- [Exercise passage]:
________________________________________
Paul Virilio: The robot is at the origin of work. The machine-tool is already a robot. It is obvious that the autonomization of machines of productions is—and it's an old story—is a part of the history of industry. No, what I fear are genetic robots. Today, roboticization threatens to become involved in the process of cloning or in the construction—thanks to biotechnology—of individuals, especially developed for certain activities/tasks. I think that the question of robots has been treated in depth, through a large body of writing on automatons, etc. But the question of the living robot, of the chimera or of the clone, reproduces the notion of roboticization—but this time by genetic means. Thus, there is a threat that computers, and genetic mapping (the ability to map the human genome), will allow us to make robot-humans, that is to say, roboticized living beings. This would be through a specialization which is no longer industrial but, rather, computerized, thanks to the treatment of the genetic code. Here we have an enormous threat, and I think we return to the notion of the three types of bomb. The atomic bomb and the genetic bomb are only possible because of the information/computer bomb. It's not by chance that Turing and others were developing the computer at the same time that the atomic bomb was being invented. Today, we need the computer to run simulations. And computers are absolutely crucial to genetic engineering. Thus, there is the possibility of another, trans-genetic roboticization which worries me even more because the work has not yet been done. The work on the critique of the robot has been done, even in religion. But the living robot, the living slave—this new form of living slavery, made possible by genetic engineering—we have not done enough work on this subject.
________________________________________
- [Exercise brief]: Carry on the passage about Paul Virilio's fear of genetic robots, beginning right after its final sentence.

- [Extracted material]:
________________________________________
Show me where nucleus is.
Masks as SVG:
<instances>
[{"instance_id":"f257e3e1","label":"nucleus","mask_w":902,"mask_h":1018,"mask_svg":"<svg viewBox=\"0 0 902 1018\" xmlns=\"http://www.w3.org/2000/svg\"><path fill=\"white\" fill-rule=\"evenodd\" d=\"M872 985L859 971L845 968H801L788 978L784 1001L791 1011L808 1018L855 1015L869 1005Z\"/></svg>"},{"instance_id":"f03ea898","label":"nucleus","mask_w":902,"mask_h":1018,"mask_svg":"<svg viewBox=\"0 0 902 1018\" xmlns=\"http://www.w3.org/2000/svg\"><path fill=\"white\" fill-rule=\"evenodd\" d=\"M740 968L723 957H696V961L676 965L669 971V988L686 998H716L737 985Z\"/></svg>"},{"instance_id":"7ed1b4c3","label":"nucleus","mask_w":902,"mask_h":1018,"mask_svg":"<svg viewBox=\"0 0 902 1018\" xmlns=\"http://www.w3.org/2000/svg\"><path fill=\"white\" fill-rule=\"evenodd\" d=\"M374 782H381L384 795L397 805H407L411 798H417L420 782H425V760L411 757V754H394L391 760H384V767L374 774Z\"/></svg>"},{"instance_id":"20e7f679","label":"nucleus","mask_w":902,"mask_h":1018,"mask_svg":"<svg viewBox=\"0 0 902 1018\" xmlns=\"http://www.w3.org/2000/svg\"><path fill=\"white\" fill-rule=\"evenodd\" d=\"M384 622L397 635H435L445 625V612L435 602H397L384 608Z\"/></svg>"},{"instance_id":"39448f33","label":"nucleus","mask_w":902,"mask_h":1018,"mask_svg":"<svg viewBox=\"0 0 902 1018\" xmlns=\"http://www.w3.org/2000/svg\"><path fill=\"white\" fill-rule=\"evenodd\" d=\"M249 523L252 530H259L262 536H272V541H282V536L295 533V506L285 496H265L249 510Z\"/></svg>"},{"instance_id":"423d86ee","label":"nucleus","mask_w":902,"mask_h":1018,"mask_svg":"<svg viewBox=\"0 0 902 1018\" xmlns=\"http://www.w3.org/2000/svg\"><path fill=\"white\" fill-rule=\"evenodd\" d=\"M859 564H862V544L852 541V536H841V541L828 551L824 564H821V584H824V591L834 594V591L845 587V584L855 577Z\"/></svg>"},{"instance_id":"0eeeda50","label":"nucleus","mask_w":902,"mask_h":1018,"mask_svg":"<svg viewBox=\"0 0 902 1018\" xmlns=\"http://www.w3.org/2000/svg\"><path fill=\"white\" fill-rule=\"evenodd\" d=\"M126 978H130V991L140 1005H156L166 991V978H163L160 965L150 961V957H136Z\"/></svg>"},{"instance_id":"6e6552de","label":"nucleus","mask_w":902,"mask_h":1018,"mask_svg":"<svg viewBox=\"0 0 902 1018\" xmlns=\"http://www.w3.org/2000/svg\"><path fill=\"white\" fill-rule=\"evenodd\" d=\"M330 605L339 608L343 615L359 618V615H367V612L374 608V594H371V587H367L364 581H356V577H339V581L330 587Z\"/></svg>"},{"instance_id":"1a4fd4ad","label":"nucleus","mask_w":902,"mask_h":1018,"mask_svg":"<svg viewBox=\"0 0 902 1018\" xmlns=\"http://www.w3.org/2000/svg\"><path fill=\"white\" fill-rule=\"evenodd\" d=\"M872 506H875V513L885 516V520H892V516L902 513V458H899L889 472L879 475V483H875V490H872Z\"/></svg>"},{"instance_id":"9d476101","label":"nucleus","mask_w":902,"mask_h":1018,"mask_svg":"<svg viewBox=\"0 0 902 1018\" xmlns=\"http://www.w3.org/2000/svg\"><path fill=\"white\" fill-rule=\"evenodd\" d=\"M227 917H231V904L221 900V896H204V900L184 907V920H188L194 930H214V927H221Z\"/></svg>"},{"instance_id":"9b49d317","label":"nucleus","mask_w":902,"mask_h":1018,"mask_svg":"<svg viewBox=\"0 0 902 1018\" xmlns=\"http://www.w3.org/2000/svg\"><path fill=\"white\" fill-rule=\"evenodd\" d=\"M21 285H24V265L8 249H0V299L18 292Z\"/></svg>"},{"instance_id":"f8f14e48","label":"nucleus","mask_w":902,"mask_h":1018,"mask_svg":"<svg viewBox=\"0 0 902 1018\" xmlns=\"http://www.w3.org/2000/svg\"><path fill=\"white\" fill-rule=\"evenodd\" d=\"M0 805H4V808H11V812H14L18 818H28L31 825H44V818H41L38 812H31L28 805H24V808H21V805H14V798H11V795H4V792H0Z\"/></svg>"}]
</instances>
________________________________________
- [Exercise output]:
De Kerckhove: But another related question that's important in my opinion, is the following: In Blade Runner, we see androids who have completely human characteristics and emotions—or who discover their emotions. Is there a possibility that, in a not-so-distant future, we will transfer our active, effective and labor-oriented—our robotic-humanity—into these creatures and keep our weaknesses, our imperfect beings, thus avoiding a total invasion?

Paul Virilio: In any case, there is nothing else to do. (Laughter) Personally, I think that man is not the center of the world but, rather, the end of the world. Hildegaard de Bingen, whose 900th birthday we will be celebrating this year, said, ”Homo es closura mirabilium dei.” Man is the closure of God’s wonders. It is an extraordinary sentence, because of this word closure. Man is the end of the world. There will be no more genetics, no more genetic progress of the being. There is ethical progress and, in quotation marks, ”moral” progress (if we can use this word while remaining politically correct). But man is the end of the world. He cannot be improved upon genetically. In reality, the great conflict of information warfare is old versus new genetics. The temptation is toward much more sophisticated studies of genetics than those of Galton.